Hey folks, Silver Bulletpoints is back after a short hiatus because of vacation and the debate — and this week, we’re splitting up the format into three short articles rather than three items contained in a single article. We’ve done it once before, and might even do it again. I also might be over the word count this week … but when Micah is on vacation …
Sen. Kamala Harris holds the lead in two new polls of California, her home state, although in both cases by narrow margins. That’s the good news for her. The bad news is that it’s not clear which state she could win before California. Here’s how she has fared in polls of the four early-voting states since the first Democratic debate (June 26 and 27):
- Iowa: Tied for 3rd, 2nd, 3rd
- New Hampshire: 5th, 2nd, 4th
- Nevada: No polls since the debate; the last poll before the debate had her 5th
- South Carolina: 3rd, 2nd
Yes, it’s early, she’s been on an upward trajectory, and she’s within the margin of error of the leader in some of these polls. Still, one problem with an approach like Harris’s of building a consensus path to victory is that the candidate isn’t necessarily the first choice of any one group of voters. And this can be a problem in states in which the demographics are idiosyncratic, as they are in all four early-voting states.
The electorates in Iowa and New Hampshire, for example, are probably a bit more liberal than Harris would like, helping candidates such as Bernie Sanders and Elizabeth Warren instead. And while South Carolina’s large black population could help Harris, it still looks like Joe Biden’s state to lose, provided he does well enough among African Americans while cleaning up among relatively conservative white Democrats who are also plentiful in the electorate there. Nevada? Well, I don’t know, Nevada is weird. (I love you, Nevada.) You probably want a candidate who does well among Hispanics, who has a good organization and who has the backing of organized labor. That could be Harris, but unions are mostly taking their time to make any endorsements.
It’s true that finishing first doesn’t actually matter in terms of the Democrats’ delegate math. Unlike in the Republican primary, there are no winner-take-all states; instead, delegates are divided proportionately among candidates who receive at least 15 percent of the vote in a given state or congressional district. And Harris was at 15 percent or higher in several of the early-state polls I mentioned above, even though she didn’t lead in any of them.

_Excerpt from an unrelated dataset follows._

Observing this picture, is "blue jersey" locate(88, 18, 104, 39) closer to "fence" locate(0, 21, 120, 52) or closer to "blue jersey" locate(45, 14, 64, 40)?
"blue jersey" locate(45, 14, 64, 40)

Winning can matter, though, in terms of momentum, which mostly takes the form of favorable media coverage. Although the post-Iowa bounce has faded in recent years — just ask Ted Cruz how much good winning Iowa did him in New Hampshire — a candidate who came from behind to win an early state or who is otherwise seen as expectations-defying could still get a pretty big boost. And if voters are still choosing among several candidates — say, Harris and Warren — they might jump on the bandwagon of whoever has performed well in these early states. No candidate since Bill Clinton in 1992 has won a nomination while losing both Iowa and New Hampshire.
All of which is to say: Harris probably needs to start plotting out a media and expectations-management strategy now that allows her to remain viable even if she strikes out in the first four states. California and some of the other Super Tuesday states should be good states for her, by contrast, but she needs to get there and to remain above the 15 percent threshold first.